Main Content

Matching within multiline strings, and ignoring case in regular expressions

Archive - Originally posted on "The Horse's Mouth" - 2006-11-25 05:48:56 - Graham Ellis

Regular Expressions are powerful matching tools and you can specify almost anything within them. But there are certain facilities that are naturally applied to the regular expression as a whole rather than to parts of the match, and there are specified in a different way in each language / implementation.

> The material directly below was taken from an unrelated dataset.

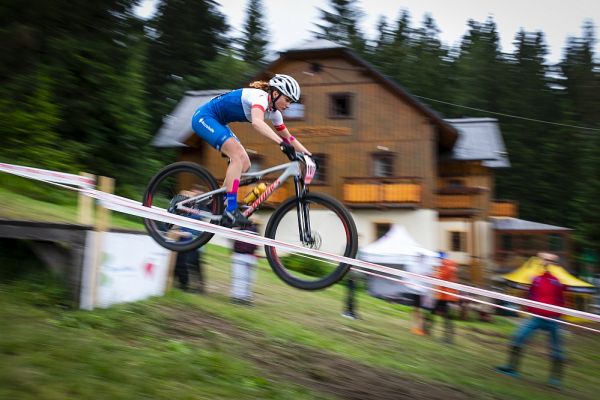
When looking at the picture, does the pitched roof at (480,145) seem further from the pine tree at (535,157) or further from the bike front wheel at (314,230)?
the bike front wheel at (314,230)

For example, in what is commonly known as multiline mode you may want to match not only at the start / end of the string as a whole, but also match at embedded new lines. You can specify multiline mode as follows:

In Tcl, using the -lineanchor option
In Perl, with the /m modifier on the end of your regex
In Python by adding re.M or re.MULTILINE to your compile

Here's an example, in Tcl, looking for embedded lined containing just ABC:

set samples [list "Hello world\nABC\nThis matches" \
"Another test\nABCD\nNo match" ]

foreach sample $samples {
puts [regexp -lineanchor {^ABC$} $sample]
}



ther facilities often added onto your regular expression as modifiers include:

a) The ability to have "." (the dot) match any character at all, and not to exclude the newline character which it does by default. Sometimes known as single line of linestop mode.

In Tcl, leave off the -linestop option
In Perl, add /s
In python, add re.DOTALL onto the compile

b) The ability to ignore case in the match

In Perl, /i
In Python, re.I or re.IGNORECASE
In Tcl, use (?i through ) in the regex

c) The ability to add white space as comments into your expression

In Perl, /x
In Python, re.VERBOSE
In Tcl, use (?X through ) in the regex